+++ Records supplied

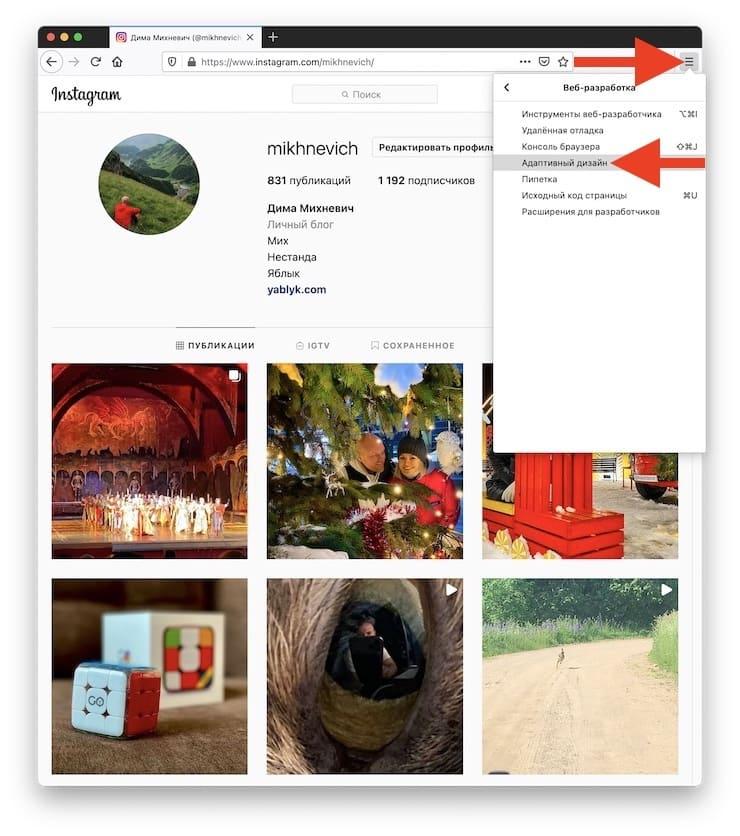 Как загружать фото и видео в Instagram на компьютереWindows или Mac при помощи браузера Firefox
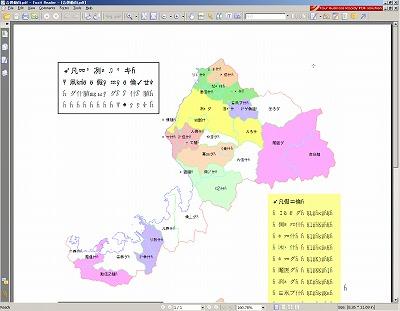 FoxitReaderは早いpdfreaderですが、日本語表示が一部???01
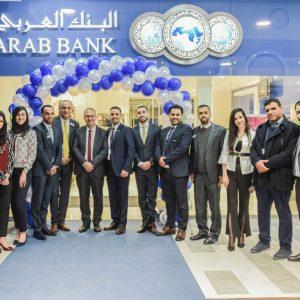 البنك العربي يفتتح فرعه الجديد في ضاحية الريحان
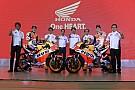 MotoGP Makna tagline
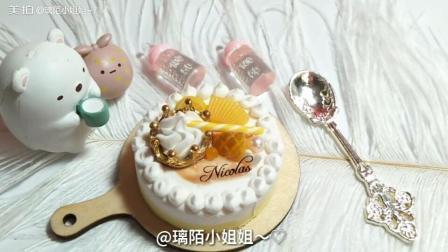 菠萝风暴~纸粘土蛋糕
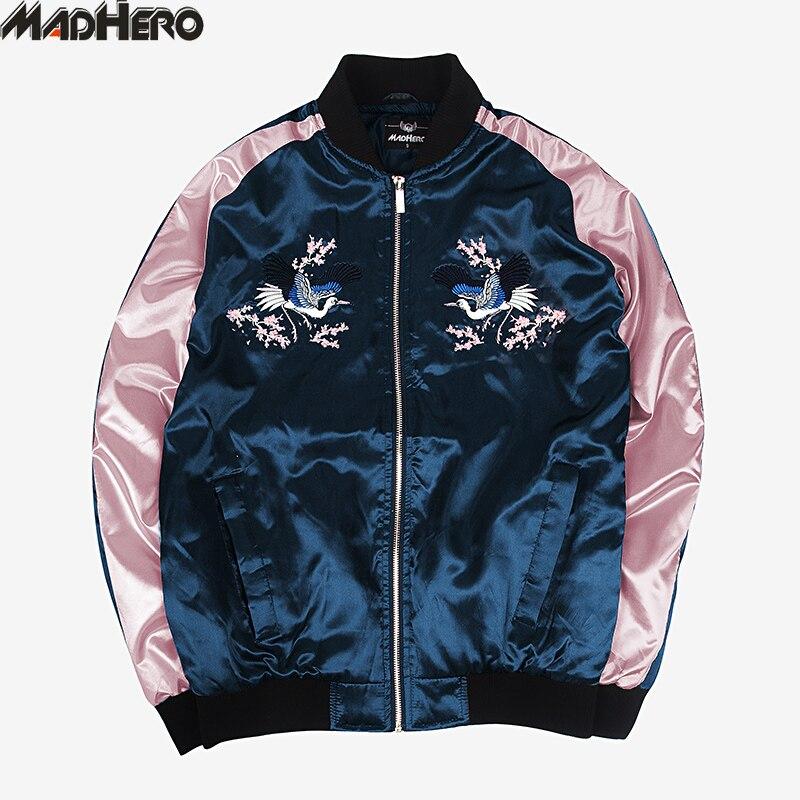 046186fd37f68 Chaqueta Bomber bordada con Grulla de MADHERO para hombre y mujer Unisex de  alta calidad de tamaño europeo de algodón forro chaqueta gruesa cálida en  ...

++++++

What you are asked to do:
Reproduce the whole of the data, word for word, and omit its pictures.

Final answer:
 Как загружать фото и видео в Instagram на компьютереWindows или Mac при помощи браузера Firefox
 FoxitReaderは早いpdfreaderですが、日本語表示が一部???01
 البنك العربي يفتتح فرعه الجديد في ضاحية الريحان
 MotoGP Makna tagline
 菠萝风暴~纸粘土蛋糕
 046186fd37f68 Chaqueta Bomber bordada con Grulla de MADHERO para hombre y mujer Unisex de  alta calidad de tamaño europeo de algodón forro chaqueta gruesa cálida en  ...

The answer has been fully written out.